First, we set out all of the red feed pans. At this point, the feed and water lines were raised so the Bobcat could drive under them. This pictures shows hubby, lowering the lines. He has a big winch that attaches to the drill that then lowers (or raises) the lines. I asked him to help describe it, but he’s on his way out to take care of the baby turkeys (as soon as he finds a clean t-shirt. I think I need to do laundry again.)

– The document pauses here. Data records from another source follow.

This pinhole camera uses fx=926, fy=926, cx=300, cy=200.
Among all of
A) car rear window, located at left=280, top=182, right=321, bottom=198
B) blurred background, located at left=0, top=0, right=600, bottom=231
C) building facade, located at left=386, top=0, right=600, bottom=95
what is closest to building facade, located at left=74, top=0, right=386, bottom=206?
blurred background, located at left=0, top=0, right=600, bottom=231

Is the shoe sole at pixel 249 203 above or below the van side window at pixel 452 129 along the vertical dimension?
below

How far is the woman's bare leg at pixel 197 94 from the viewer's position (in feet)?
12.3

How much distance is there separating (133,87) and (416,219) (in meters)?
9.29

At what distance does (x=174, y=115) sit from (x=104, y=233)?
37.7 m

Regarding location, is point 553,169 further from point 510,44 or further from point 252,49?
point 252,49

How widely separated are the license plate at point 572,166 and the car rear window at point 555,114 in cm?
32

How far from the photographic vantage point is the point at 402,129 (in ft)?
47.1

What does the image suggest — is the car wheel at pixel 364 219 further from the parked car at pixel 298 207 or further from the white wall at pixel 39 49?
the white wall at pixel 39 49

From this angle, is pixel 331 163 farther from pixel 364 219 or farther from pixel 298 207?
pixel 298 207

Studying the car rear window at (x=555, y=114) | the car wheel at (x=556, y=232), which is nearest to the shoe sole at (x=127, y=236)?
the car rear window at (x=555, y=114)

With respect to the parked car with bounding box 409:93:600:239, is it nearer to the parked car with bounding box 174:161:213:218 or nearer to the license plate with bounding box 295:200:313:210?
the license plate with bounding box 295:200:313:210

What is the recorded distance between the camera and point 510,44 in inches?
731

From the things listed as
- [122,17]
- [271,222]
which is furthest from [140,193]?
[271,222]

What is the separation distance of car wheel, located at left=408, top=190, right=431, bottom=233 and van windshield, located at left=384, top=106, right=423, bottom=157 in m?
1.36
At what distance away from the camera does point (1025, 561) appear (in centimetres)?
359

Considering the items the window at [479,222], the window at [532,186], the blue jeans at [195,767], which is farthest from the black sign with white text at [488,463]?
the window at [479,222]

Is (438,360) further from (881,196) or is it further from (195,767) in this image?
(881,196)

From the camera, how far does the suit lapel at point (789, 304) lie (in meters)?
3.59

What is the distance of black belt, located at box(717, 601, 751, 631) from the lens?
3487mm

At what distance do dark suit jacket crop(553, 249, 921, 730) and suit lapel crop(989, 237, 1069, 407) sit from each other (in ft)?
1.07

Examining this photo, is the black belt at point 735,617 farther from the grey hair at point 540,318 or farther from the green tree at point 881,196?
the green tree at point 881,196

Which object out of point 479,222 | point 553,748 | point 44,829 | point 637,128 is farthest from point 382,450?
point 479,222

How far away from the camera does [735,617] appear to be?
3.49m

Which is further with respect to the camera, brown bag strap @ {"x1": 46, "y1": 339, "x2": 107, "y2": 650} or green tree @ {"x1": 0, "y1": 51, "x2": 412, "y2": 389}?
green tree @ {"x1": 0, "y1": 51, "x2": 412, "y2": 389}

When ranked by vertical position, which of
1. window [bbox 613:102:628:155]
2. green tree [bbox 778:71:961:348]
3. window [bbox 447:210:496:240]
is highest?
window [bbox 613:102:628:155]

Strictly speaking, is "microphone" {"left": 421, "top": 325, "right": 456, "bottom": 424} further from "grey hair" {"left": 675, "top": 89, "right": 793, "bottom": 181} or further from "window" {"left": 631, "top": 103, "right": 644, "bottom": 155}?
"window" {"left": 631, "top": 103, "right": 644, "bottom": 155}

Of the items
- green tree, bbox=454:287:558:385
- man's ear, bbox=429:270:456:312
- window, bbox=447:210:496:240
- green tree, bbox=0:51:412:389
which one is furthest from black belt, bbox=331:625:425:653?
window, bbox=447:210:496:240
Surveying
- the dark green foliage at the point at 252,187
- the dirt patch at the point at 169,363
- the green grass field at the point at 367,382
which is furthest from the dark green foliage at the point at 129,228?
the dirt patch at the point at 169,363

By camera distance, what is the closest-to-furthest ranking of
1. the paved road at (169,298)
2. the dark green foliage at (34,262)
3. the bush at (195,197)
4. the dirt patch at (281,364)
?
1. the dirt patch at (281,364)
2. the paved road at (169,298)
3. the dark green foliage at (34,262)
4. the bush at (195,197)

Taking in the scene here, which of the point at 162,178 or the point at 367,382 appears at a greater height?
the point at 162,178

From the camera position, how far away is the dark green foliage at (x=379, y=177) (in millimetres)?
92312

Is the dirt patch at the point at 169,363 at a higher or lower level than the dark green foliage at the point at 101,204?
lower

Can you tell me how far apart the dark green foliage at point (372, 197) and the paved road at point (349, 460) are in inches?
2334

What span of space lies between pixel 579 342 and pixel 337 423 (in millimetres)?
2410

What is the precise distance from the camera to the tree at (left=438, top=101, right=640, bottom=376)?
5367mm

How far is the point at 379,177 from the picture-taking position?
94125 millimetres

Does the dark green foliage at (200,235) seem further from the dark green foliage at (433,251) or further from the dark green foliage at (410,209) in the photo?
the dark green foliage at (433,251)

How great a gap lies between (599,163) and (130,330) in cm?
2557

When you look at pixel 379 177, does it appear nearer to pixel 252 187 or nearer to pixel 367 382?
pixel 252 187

Then, we put the feeders together. This sucked. Totally. And my thumbs blistered and the muscles in my hands were sore from stretching the pans onto the hooks. But I had to prove to hubby that I could do it. So I borrowed his mp3 player, and I danced to N’Sync and that helped. :) (“You’re all I ever wanted, you’re all I ever needed, yeah-ah. So tell me what to do now, cause I WANT YOU BACK. duh-don-choo.")
Then, the feed lines went back up and the water lines came down. I passed out the “mini waterers” that you can see on the ground. These will just be used the first two weeks, when the turkeys are really little.
And we called it a day! This was only about 2 hours of work for the two of us, but Bart spent quite a few hours with Beth, our REAL brooder lady over the next couple of days, hooking up the minis, putting up cardboard rings, and passing out the feed trays that we will use for the first two weeks. (I was working in my classroom.)
Overall, the work is not hard. Just kind of monotonous. I told hubby that it wasn’t “stimulating my brain” and he told me that it was “stimulating my checkbook” instead. I guess he’s right. Our goal is for me to take over Beth’s duties, to save some money, so I better get used to it!
Next week: Annie’s Project. Any of you farm ladies heard of it, or had experience with it?
And in case you were wondering, we got all of our older, sicky birds out last night. Quite a relief. Hubby was picking up 50 – 100 dead, 40 lb birds everyday. Really demoralizing, considering all the money we’ve put into them, and the money we would have gotten when they went to market is GONE. Boo.